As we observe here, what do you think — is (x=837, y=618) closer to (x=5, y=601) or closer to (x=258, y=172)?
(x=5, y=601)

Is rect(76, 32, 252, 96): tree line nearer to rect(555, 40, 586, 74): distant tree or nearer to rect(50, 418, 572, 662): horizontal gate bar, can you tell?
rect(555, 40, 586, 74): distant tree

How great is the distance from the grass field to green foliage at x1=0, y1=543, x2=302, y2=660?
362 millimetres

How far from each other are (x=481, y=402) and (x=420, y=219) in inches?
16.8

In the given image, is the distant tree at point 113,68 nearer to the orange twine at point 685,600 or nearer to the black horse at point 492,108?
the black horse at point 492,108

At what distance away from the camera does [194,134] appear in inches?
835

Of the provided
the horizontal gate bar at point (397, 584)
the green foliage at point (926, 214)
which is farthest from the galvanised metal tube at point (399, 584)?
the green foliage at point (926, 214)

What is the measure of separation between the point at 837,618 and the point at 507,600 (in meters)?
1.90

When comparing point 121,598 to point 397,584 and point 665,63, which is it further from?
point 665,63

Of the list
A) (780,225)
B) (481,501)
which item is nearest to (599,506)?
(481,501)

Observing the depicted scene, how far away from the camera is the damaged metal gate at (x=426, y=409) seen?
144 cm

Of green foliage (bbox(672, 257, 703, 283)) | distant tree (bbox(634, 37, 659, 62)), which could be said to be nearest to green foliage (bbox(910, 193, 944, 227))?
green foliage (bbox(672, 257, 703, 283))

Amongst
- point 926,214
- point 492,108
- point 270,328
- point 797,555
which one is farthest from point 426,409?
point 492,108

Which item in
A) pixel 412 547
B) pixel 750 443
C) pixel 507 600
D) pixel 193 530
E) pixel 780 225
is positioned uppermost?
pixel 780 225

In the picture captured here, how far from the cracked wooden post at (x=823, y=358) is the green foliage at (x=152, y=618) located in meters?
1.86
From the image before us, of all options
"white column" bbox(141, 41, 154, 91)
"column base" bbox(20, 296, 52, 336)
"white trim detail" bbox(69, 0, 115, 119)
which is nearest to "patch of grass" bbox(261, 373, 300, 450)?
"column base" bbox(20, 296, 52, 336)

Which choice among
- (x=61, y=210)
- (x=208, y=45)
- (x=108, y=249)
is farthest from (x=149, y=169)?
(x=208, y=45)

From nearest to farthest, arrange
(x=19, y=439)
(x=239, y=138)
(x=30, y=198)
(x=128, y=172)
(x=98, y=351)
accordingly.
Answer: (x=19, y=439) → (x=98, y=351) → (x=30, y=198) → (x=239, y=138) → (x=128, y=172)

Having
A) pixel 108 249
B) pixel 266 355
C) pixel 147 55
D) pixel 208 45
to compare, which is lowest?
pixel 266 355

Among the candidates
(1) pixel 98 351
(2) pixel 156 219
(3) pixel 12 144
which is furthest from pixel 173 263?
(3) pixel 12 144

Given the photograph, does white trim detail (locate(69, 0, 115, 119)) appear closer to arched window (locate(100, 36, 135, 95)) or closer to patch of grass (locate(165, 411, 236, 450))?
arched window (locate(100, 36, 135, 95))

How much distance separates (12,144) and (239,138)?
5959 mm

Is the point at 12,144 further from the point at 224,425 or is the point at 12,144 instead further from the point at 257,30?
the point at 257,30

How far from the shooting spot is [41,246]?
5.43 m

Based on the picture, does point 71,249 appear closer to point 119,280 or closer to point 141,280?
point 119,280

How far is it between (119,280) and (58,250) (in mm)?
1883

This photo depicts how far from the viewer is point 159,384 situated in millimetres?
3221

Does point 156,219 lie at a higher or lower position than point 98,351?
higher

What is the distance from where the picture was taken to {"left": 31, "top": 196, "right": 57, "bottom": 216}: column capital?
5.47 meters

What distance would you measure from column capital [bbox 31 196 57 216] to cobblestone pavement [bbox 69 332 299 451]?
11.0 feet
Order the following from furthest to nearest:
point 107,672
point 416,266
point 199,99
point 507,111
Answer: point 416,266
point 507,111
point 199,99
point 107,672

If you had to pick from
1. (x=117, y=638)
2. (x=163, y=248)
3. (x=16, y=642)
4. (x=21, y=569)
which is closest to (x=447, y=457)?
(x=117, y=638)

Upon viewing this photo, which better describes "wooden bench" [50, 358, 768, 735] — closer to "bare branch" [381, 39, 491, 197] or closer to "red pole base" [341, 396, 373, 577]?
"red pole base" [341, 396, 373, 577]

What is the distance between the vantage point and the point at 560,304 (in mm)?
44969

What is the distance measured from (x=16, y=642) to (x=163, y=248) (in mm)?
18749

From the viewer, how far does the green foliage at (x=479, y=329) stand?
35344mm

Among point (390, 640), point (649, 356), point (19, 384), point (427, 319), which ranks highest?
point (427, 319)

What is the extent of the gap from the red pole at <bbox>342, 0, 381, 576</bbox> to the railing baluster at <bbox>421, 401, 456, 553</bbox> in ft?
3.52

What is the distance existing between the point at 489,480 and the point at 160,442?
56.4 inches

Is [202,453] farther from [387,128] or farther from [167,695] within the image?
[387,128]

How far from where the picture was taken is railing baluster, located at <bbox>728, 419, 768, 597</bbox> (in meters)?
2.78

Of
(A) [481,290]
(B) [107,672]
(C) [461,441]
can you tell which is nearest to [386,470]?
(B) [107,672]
+++++
→ **Brief**: Reproduce exactly, with nothing added, the lines from the one that contains "What is the distance measured" to the end of the data.

→ **Complete response**:
What is the distance measured from (x=16, y=642) to (x=163, y=248) (in mm)?
18749

From the viewer, how far does the green foliage at (x=479, y=329) stand?
35344mm

Among point (390, 640), point (649, 356), point (19, 384), point (427, 319), which ranks highest?
point (427, 319)

What is the extent of the gap from the red pole at <bbox>342, 0, 381, 576</bbox> to the railing baluster at <bbox>421, 401, 456, 553</bbox> in ft?
3.52

What is the distance existing between the point at 489,480 and the point at 160,442?
56.4 inches

Is [202,453] farther from [387,128] or farther from [167,695] within the image?
[387,128]

How far from where the picture was taken is railing baluster, located at <bbox>728, 419, 768, 597</bbox> (in meters)?
2.78

Of
(A) [481,290]
(B) [107,672]
(C) [461,441]
can you tell which is nearest to [386,470]?
(B) [107,672]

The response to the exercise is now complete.